▸ **Instruction 1**:
Translate this sentence from the Kubernetes update into Spanish: "The nomination period for the Kubernetes Steering Committee Election has ended."
▸ **Instruction 2**:
Pick up the Kubernetes update after its final sentence and write a few more sentences in the same style.

--- Begin Quoted passage ---

A medium-severity flaw (CVE-2025-7445) in secrets-store-sync-controller < v0.0.2 may expose service account tokens in logs, risking cloud vault access. Upgrade to v0.0.2+ and check logs for leaked or misused tokens. See Kubernetes CVE detailsKubernetes CVE details here.

Steering Committee Election

The nomination period for the Kubernetes Steering Committee Election has ended.

Now it’s time for your vote! The Steering Committee Election[https://github.com/kubernetes/community/tree/master/elections/steering/2025#voting-process] begins on Friday, 12th September. You can check your eligibility to vote in the voting app, and file an exception request if you need to.

Release Schedule

Next Deadline: 1.35 Release Cycle Starts, September

The Kubernetes v1.35 Release Team shadow application opened on Sept 4 and will close on Sept 14, 2025 (midnight anywhere). Selected applicants will be notified by Sept 22, and the release cycle is expected to run from Sept 15 to Dec 17, 2025. This is a great opportunity to get involved with the release process!

The cherry pick deadlines closed on Sept 5 for Kubernetes 1.33.5, 1.32.9, and 1.31.13, all targeting release on Sept 9, 2025

Featured PRs

133097: Resolve confusing use of TooManyRequests error for eviction

This PR resolves an issue where pod eviction requests could return a TooManyRequests (429) error with an unrelated disruption budget message; The API server now reports a clearer error when eviction is blocked by the fail-safe mechanism in the DisruptionController, avoiding misleading responses.

--- End Quoted passage ---
--- Begin Recorded data ---

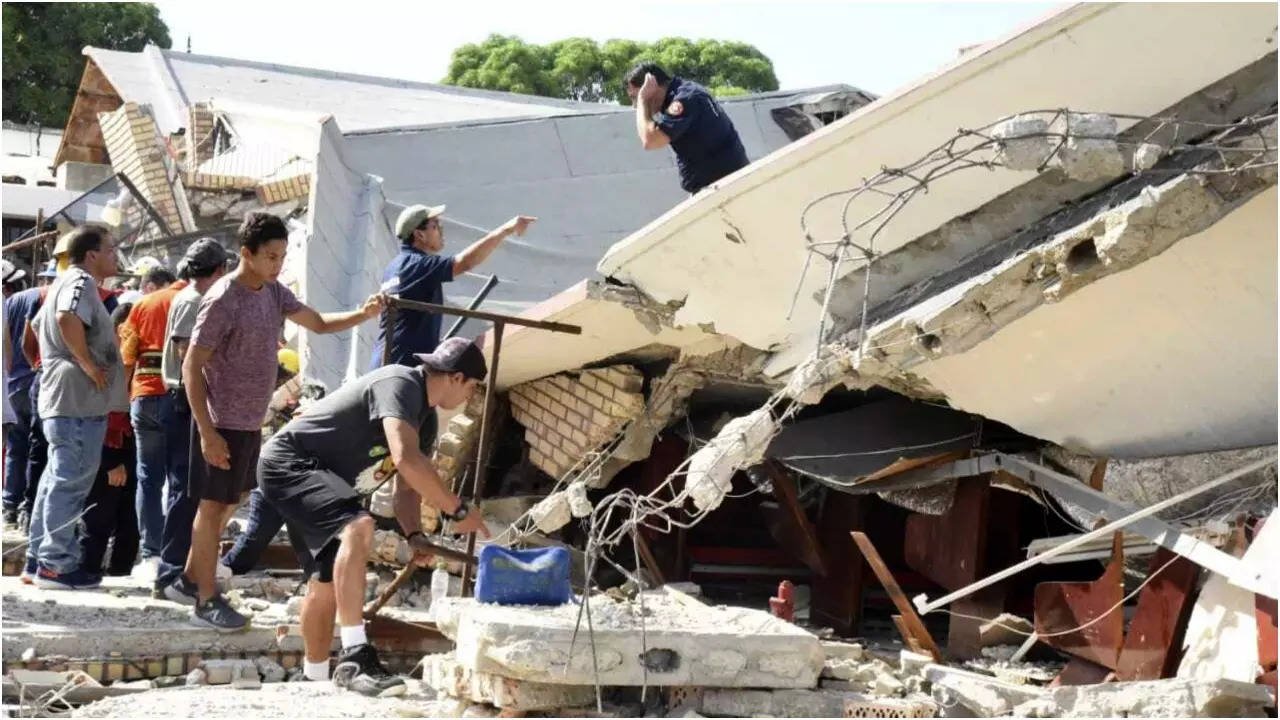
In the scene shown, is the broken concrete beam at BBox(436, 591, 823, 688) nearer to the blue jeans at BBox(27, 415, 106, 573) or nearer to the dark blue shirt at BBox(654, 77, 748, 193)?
the blue jeans at BBox(27, 415, 106, 573)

--- End Recorded data ---

▸ **Written answer 1**:
El período de nominaciones para la elección del Comité Directivo de Kubernetes ha concluido.

▸ **Written answer 2**:
133890: Fix missing kubeletvolume_stats* metrics

This PR fixes a regression in v1.34 where kubeletvolume_stats* metrics disappeared from the kubelet metrics endpoint; The bug was caused by multiple calls to Register(); The fix ensures the metrics are registered correctly and reported again.

KEP of the Week

KEP 740: Support external signing of service account tokens

This KEP enables Kubernetes to integrate with external key management solutions such as HSMs and cloud KMS for signing service account tokens. It supports out-of-process JWT signing and dynamic public key discovery, improving security and allowing key rotation without restarting kube-apiserver. Existing file-based key management remains supported as a fallback.

This KEP is tracked for beta in v1.34.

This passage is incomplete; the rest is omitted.